Tracing the female comedic couple through the history of Danish Film and Television a few significant names do manifest themselves, however. Female comedians Helle Ryslinge and Anne-Marie Helger were invited to bring their comedic theatre road show into director Christian Braad Thomsen’s 1983 film comedy Koks i kulissen (Ladies on the Rocks, 1983). Ryslinge and Helger’s claim to fame in 1980’s comedy was their satire of gender relations, inspired by the variety show and burlesque tradition. Through the 1990s another influential Danish female comedy duo manifested itself with Kirsten Lehfeldt and Søs Egelind’s TV comedy series Kongeriget (’The Kingdom’, 1998-2002). The sketch-based Kongeriget did not work with serial narrative, but Lehfeldt and Egelind presented a parade of characters, both male and female, who would return in various episodes, in their satire of the Danish people.

Ditte Hansen and Louise Mieritz play a version of themselves, but the characters’ private lives are entirely fictionalized. Framegrab.  

However, the success of recent Danish television comedy has found its inspiration in the American comedy tradition and its relationship to celebrity culture and the relatively new influence of reality TV. No recent Danish comedy series has enjoyed the widespread attention of Clown, which is inspired by Larry David’s Curb Your Enthusiasm (2000-2011) and whose depiction of two famous comedians and their private and professional musings among Danish A-list celebrities has encouraged a new theoretical term, fiktio-biografisme or ‘fictio-biography’, coined by communications scholar Louise Brix Jacobsen (2012). The term is a means to study and discuss the triangular relation between the series, the media representations of its stars and the spectators, thus making it relevant for the comparison of Ditte Hansen’s and Louise Mieritz’s representations of their own public personas in Ditte & Louise.
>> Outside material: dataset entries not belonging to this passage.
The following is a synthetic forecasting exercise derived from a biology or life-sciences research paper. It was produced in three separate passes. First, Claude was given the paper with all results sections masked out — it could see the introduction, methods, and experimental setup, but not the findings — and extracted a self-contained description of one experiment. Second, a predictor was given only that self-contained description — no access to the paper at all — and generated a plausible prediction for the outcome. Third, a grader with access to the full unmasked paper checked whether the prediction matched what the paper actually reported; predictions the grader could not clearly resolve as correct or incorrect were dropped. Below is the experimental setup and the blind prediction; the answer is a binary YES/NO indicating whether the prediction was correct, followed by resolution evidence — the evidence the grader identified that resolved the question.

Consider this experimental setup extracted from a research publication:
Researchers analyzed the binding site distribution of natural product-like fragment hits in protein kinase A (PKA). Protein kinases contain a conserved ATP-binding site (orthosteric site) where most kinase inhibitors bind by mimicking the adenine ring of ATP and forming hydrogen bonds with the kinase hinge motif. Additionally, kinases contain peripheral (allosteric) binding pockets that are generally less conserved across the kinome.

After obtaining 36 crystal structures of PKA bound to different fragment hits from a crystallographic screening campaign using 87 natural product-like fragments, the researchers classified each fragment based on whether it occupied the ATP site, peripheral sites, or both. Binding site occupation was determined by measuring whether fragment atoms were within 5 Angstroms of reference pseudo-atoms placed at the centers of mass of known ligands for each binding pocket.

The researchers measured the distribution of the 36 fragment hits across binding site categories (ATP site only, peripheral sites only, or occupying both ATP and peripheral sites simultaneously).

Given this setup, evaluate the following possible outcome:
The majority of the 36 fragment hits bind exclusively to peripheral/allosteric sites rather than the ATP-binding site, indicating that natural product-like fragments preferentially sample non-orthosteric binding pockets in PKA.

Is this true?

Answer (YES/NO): NO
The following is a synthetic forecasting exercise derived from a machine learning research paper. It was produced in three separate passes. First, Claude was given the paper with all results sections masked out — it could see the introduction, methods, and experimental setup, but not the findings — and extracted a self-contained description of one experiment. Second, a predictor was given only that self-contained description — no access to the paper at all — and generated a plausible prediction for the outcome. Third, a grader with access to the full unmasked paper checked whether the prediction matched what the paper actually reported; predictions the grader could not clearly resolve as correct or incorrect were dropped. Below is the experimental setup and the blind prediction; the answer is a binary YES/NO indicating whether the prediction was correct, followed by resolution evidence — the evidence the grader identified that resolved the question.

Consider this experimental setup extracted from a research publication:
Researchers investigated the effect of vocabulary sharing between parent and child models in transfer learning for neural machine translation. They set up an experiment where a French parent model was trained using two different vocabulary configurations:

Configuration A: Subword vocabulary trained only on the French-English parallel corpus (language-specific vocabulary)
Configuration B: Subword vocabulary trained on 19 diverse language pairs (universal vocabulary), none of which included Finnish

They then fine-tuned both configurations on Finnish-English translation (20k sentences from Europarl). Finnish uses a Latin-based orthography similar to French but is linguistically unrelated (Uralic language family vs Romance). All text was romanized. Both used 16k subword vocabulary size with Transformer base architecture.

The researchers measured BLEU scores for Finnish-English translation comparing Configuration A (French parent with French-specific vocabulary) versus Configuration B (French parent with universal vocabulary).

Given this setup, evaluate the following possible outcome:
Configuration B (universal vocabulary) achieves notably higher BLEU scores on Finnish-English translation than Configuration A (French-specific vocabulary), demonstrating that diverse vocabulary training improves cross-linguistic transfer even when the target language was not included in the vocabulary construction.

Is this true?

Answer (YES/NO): NO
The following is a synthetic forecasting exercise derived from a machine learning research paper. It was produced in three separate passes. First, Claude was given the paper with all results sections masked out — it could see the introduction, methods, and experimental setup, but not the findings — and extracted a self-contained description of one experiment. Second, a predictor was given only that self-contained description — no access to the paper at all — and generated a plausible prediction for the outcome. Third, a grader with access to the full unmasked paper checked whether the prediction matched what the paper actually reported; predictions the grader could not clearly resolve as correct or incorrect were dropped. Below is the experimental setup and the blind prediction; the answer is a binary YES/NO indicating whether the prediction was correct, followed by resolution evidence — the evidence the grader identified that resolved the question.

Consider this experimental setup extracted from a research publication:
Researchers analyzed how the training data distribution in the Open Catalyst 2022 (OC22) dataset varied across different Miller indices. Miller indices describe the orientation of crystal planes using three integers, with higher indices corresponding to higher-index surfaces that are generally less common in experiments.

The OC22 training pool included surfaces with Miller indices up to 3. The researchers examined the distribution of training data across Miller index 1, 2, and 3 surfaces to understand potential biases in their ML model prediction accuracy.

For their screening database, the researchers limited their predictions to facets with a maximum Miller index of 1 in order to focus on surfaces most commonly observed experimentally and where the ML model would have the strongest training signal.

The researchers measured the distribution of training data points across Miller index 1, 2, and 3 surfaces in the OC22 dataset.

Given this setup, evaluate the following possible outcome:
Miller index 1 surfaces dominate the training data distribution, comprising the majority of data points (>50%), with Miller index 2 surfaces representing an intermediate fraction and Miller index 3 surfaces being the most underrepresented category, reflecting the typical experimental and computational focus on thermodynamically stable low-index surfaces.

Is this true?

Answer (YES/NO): YES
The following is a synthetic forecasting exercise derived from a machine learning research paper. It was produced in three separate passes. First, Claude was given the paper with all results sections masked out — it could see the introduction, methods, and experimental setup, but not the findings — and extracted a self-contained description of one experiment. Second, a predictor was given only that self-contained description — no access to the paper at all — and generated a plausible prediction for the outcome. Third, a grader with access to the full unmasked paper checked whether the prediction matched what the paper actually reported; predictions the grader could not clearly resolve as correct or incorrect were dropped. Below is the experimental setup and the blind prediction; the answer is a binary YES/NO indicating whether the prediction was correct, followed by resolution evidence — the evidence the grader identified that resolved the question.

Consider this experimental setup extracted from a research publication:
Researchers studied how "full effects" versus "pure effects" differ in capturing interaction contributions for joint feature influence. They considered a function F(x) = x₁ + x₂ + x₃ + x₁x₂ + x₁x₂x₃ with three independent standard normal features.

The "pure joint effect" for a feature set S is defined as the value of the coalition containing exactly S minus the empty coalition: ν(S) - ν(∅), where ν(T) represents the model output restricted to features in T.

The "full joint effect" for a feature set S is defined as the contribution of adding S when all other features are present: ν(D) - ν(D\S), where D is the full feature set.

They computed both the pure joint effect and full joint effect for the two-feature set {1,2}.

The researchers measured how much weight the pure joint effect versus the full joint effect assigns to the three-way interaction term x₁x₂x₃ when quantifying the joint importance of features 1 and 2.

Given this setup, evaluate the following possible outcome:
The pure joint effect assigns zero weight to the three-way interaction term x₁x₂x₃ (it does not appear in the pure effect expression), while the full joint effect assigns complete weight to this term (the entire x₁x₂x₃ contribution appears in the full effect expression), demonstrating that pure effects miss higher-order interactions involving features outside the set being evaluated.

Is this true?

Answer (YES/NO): YES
On the surface, Ditte & Louise appears to have a certain familiarity with Clown, which the protagonists even reference in the first episode, denying the possibility for two women to copy the concept. “Vaginas aren’t funny,” says Ditte in the first episode, and Louise agrees. Both series feature two Danish comedians playing a partly fictionalized version of themselves, and yet there are substantial differences. Clown’s two male protagonists never experience the pain and regret repeatedly felt by Ditte and Louise, as their strategies for life and art fail.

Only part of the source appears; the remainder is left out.